Repo Man director Alex Cox will premiere his new movie Repo Chick at the Venice Film Festival in September, say sources — but Repo Chick isn't a sequel. And neither is Universal's new movie Repo Men. Confused yet?
Blame the financial crisis for a new boom in movies with "repo" in the title, as well as a sudden interest in recycling on the part of movie studios. Cox started filming Repo Chick last January, and recently he got a cease-and-desist letter from Universal, which released Repo Man. He wrote on his blog:
I anticipated the "cease and desist" letter from The Studio, attempting to stop production of REPO CHICK on the grounds that it was an illegal sequal to REPO MAN. That was inevitable, given the history of the company, whose parent - MCA - stood for "Muscle, Cash and Attorneys." So, when a letter came, forbidding me to make my movie and signed by no less a personage than the Executive Vice President In Charge of Litigation, I stuck it in the drawer labeled 'Restraint of Trade' and carried on...

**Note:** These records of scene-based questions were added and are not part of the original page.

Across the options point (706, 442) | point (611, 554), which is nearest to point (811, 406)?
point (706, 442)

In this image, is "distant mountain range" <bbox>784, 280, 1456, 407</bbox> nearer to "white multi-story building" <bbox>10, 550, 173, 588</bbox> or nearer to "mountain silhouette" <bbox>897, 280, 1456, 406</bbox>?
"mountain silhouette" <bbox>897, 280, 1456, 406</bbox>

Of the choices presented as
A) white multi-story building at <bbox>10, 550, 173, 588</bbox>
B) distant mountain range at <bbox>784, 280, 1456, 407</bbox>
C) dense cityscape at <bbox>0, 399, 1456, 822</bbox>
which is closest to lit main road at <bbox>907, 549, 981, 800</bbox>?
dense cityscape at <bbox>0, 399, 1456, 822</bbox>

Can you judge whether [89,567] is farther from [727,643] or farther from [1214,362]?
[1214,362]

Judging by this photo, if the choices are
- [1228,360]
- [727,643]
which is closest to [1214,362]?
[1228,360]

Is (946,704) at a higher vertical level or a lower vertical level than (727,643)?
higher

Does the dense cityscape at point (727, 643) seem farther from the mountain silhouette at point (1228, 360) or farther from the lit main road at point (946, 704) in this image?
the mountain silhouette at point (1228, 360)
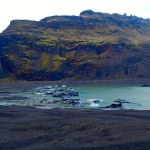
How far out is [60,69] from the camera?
6043 inches

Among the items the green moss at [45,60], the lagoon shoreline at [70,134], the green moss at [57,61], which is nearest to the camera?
the lagoon shoreline at [70,134]

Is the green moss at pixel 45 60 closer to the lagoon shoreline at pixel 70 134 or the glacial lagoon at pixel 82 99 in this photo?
the glacial lagoon at pixel 82 99

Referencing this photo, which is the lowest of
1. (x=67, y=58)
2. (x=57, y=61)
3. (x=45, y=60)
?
(x=57, y=61)

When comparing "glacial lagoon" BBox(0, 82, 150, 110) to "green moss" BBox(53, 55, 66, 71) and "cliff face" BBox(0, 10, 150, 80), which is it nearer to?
"green moss" BBox(53, 55, 66, 71)

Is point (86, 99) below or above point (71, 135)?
above

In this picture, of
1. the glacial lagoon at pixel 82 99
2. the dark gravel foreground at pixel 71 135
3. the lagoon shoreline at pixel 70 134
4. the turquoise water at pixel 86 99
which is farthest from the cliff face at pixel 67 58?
the dark gravel foreground at pixel 71 135

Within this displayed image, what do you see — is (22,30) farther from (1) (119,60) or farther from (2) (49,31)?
(1) (119,60)

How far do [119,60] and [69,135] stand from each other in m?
136

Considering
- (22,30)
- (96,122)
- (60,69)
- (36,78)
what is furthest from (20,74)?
(96,122)

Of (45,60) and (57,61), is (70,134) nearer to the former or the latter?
(57,61)

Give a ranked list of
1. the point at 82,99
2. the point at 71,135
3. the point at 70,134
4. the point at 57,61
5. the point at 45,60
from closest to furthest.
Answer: the point at 71,135 < the point at 70,134 < the point at 82,99 < the point at 57,61 < the point at 45,60

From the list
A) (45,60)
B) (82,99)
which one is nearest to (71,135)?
(82,99)

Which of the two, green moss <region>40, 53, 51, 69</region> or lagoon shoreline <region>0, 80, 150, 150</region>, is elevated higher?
green moss <region>40, 53, 51, 69</region>

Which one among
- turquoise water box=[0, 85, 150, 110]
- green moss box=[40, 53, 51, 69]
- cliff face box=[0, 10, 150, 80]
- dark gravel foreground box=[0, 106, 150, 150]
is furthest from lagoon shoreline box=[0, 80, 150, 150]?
green moss box=[40, 53, 51, 69]
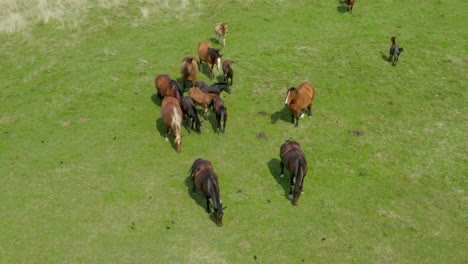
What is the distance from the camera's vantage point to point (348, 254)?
12.2 metres

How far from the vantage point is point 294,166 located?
46.3 ft

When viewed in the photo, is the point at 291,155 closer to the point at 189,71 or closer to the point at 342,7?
the point at 189,71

What I wasn't prepared for was the e-mail Jon Davison sent me today: an article reporting that "Universal's embattled execs" were putting their big hairy monster picture on hold, and rushing out a film called REPO MEN.
What?
REPO MEN is definitely not a sequal to my film. I still have a contract with these guys and - if they ever want to make a film based on my original work - they have to ask me to direct it. What fun that would be! But it seems The Studio has, among its souvenirs, a Jude Law thriller called THE REPOSSESSION MAMBO, shot in Canada, almost two years ago. I'm sure this is an excellent film, which Universal accidentally forgot to distribute, and now are passing off, in their innocence, as the new REPO MAN. Only a cynical person might see any attempt to catch the upward draft of REPO CHICK, and give loft to a turkey.

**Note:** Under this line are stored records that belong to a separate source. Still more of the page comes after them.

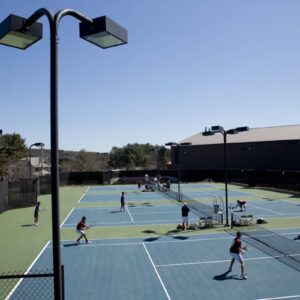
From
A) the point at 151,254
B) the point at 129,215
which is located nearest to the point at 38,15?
the point at 151,254

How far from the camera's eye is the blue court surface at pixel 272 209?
30.0m

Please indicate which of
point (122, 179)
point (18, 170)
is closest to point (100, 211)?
point (122, 179)

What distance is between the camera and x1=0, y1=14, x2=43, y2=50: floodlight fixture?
5465 millimetres

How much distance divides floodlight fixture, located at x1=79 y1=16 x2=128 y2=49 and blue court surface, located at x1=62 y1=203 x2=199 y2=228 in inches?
859

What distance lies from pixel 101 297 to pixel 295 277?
6.71 metres

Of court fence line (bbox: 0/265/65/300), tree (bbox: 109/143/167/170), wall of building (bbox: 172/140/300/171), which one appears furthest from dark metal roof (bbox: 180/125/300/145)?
court fence line (bbox: 0/265/65/300)

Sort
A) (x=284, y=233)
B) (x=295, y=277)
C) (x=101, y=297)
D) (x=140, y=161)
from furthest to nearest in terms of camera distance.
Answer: (x=140, y=161) < (x=284, y=233) < (x=295, y=277) < (x=101, y=297)

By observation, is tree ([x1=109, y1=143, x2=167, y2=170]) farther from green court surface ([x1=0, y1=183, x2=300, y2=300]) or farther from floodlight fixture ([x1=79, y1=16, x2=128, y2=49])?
floodlight fixture ([x1=79, y1=16, x2=128, y2=49])

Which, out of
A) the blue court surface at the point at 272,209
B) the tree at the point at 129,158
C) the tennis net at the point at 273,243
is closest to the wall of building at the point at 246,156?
the blue court surface at the point at 272,209

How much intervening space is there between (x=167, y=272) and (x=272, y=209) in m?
19.8

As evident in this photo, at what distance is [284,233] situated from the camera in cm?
2270

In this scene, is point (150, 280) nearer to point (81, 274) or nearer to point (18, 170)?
point (81, 274)

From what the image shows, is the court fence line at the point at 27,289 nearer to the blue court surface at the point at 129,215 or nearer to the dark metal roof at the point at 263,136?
the blue court surface at the point at 129,215

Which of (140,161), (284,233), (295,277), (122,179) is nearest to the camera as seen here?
(295,277)
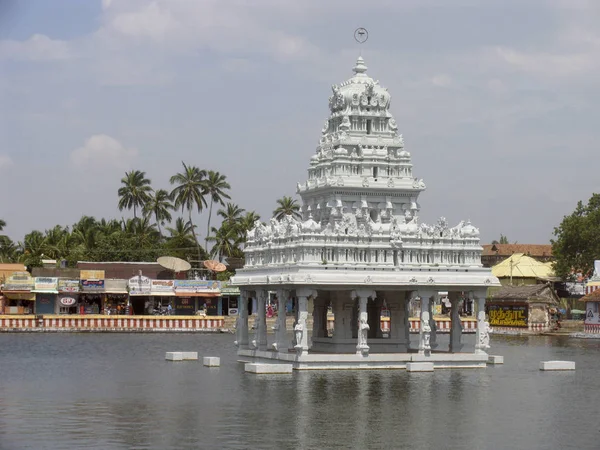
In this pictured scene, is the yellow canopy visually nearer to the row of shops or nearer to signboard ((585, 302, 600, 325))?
signboard ((585, 302, 600, 325))

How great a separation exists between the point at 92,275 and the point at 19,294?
6479 mm

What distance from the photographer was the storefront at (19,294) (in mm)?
109312

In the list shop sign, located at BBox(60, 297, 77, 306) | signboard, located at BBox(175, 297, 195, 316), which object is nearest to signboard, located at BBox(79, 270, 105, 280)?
shop sign, located at BBox(60, 297, 77, 306)

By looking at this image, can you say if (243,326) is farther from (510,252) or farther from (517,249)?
(517,249)

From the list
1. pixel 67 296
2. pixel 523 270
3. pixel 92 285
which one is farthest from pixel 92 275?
pixel 523 270

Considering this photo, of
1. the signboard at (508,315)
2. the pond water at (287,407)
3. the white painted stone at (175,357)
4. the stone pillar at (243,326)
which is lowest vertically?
the pond water at (287,407)

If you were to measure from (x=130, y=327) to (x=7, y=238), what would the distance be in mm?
42571

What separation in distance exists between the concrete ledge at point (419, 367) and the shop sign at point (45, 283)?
58.2 metres

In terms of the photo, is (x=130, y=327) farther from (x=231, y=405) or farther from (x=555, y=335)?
(x=231, y=405)

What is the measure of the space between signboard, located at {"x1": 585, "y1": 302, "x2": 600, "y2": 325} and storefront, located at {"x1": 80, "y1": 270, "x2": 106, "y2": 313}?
41.6 meters

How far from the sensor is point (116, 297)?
379 ft

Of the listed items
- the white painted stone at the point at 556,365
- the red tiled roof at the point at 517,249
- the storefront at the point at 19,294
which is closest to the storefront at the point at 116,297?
the storefront at the point at 19,294

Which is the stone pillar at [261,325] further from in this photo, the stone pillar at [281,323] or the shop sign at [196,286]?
the shop sign at [196,286]

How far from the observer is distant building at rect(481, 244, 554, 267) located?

We wrote about Repossession Mambo a lot a couple of years ago, and actually speculated about whether it would cause problems for the smaller, campier musical film Repo! The Genetic Opera. (Remember that one? It had Anthony Stewart Head singing about drugs.)
In any case, Universal has dusted off Mambo and renamed it Repo Men, to try and catch the "repo" wave. Meanwhile, Cox tells the Village Voice he did work on an actual sequel to Repo Man, called Waldo's Hawaiian Holiday, but "Nobody wants to look at Emilio Estevez anyway." Waldo's Hawaiian Holiday was "the further adventures of Otto. Otto had been kidnapped by Martians for ten years and they'd changed his physiognomy and given him a new name. He came back in 1996 with a 1983 mindset, so it was quite difficult for him to fit into the world."
As for Repo Chick, it has nothing to do with Man. Says Cox:
It's entirely a freestanding film about a very wealthy young woman who finds meaning stealing from the middle class and the poor. You wouldn't need to see Repo Man to make sense of it. It's another comedy about the economic crisis. And how the crisis has intensified so much in this round.
And he says the movie is 95 percent greenscreen, except for one "vintage train interior."
If Cox's take on the economic crisis is half as fascinating as Drag Me To Hell, then the suffering of so many homeowners will start to have a bit of an upside. That's if Universal doesn't crush his indie project before it reaches your screens, of course.